A special train took the body of fireman Eldred to his home in Wickford, a few miles north of the wreck site. The rest of the dead were conveyed to the Swarts Funeral home at the corner of Pine and Dorrance Streets in Providence. There the grim task of identifying the dead was undertaken. Three of the bodies were burned beyond any recognition as human. One of those was identified as a woman only by the remains of a skirt hoop found around the remains.
Crowds gathered outside the funeral home, at the railroad station in Providence and at the wreck site where at dawn the railroad began work to right the locomotive and clear away the wreckage. Through service was restored in three days.
The train had 91 ticketed passengers, a nine man crew and six deadheading railroaders aboard on that fatal morning. The engineer, fireman and nine passengers were killed in the wreck. Some passengers were never accounted for and it has been claimed by some historians that the death toll may have been higher. For weeks afterwards pieces of clothing, debris from the wreck and occasionally a gruesome part of a body were picked out of mill wheels as far downstream as Westerly.
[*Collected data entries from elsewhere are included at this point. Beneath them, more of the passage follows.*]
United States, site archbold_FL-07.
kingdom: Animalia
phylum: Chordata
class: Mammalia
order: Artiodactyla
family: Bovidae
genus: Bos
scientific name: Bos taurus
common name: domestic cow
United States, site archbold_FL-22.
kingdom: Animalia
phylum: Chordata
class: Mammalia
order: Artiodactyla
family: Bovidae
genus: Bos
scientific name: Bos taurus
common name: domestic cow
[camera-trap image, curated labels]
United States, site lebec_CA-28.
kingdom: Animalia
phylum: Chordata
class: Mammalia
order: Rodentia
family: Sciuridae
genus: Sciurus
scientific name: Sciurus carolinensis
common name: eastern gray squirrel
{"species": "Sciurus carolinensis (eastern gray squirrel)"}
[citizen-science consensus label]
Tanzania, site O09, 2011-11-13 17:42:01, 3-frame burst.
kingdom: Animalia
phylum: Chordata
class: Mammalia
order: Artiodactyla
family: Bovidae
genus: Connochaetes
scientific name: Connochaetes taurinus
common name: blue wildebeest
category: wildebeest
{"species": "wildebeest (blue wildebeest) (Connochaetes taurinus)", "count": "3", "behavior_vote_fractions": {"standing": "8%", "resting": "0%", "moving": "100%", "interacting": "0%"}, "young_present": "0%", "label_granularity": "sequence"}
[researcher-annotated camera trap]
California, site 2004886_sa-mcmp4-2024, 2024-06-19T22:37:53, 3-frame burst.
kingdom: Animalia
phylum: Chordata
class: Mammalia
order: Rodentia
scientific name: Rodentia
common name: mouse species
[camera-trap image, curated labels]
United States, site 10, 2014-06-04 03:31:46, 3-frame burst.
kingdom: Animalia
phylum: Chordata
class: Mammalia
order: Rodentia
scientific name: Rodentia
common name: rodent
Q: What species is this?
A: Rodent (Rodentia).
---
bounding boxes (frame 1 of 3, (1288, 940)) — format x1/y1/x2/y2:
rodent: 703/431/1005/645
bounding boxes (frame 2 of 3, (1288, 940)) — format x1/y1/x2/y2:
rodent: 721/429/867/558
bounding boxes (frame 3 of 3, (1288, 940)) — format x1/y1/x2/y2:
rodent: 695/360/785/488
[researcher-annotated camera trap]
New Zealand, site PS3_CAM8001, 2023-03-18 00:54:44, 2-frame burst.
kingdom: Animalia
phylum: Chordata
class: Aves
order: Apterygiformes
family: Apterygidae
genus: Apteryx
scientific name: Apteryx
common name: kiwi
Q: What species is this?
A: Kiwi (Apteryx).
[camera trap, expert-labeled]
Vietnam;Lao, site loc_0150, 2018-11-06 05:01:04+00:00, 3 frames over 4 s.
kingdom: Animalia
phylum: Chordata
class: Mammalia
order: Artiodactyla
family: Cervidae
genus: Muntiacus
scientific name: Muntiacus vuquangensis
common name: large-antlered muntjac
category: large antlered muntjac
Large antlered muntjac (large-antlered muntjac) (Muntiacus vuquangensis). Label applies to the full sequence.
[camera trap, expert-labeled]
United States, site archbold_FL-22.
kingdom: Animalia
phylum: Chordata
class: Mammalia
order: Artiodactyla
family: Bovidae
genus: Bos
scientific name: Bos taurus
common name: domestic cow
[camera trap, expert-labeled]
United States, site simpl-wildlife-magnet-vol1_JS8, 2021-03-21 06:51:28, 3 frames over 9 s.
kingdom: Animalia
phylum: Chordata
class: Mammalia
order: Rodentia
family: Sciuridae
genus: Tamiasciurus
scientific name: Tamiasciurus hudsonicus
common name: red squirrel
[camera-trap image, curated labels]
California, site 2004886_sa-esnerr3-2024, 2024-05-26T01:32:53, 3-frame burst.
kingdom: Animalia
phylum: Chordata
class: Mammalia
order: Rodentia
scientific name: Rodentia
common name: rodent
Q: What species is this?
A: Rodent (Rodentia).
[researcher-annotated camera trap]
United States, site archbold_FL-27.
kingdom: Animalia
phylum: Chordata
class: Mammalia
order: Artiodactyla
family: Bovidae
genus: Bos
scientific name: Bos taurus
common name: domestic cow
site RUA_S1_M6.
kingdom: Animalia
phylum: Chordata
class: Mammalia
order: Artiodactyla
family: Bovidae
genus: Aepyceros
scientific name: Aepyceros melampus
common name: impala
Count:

Engineer Guile had live with his new wife in a house within walking distance of the railroad tracks in Providence near the present day site of Roger Williams Park. In those days engineers would usually be assigned to a particular locomotive, often decorating it to their own tastes. One of the most common decorations was the whistle. With practice, a sliding valve and a few carefully shaped wooden blocks an engineer could often make the whistle "talk."
In those days of "Polly-put-the-kettle-on" whistling, engineer Guile was not one to be outdone. As he passed his home each night Guile would salute his wife with two short blasts, which with the application of a little imagination became "I-luuuv yOOOOuuu." On that April morning his whistle wasn't heard and the neighbors thought he'd forgotten to sound his customary greeting. They never dreamed what his bride already guessed, her love lay dead in the twisted wreckage.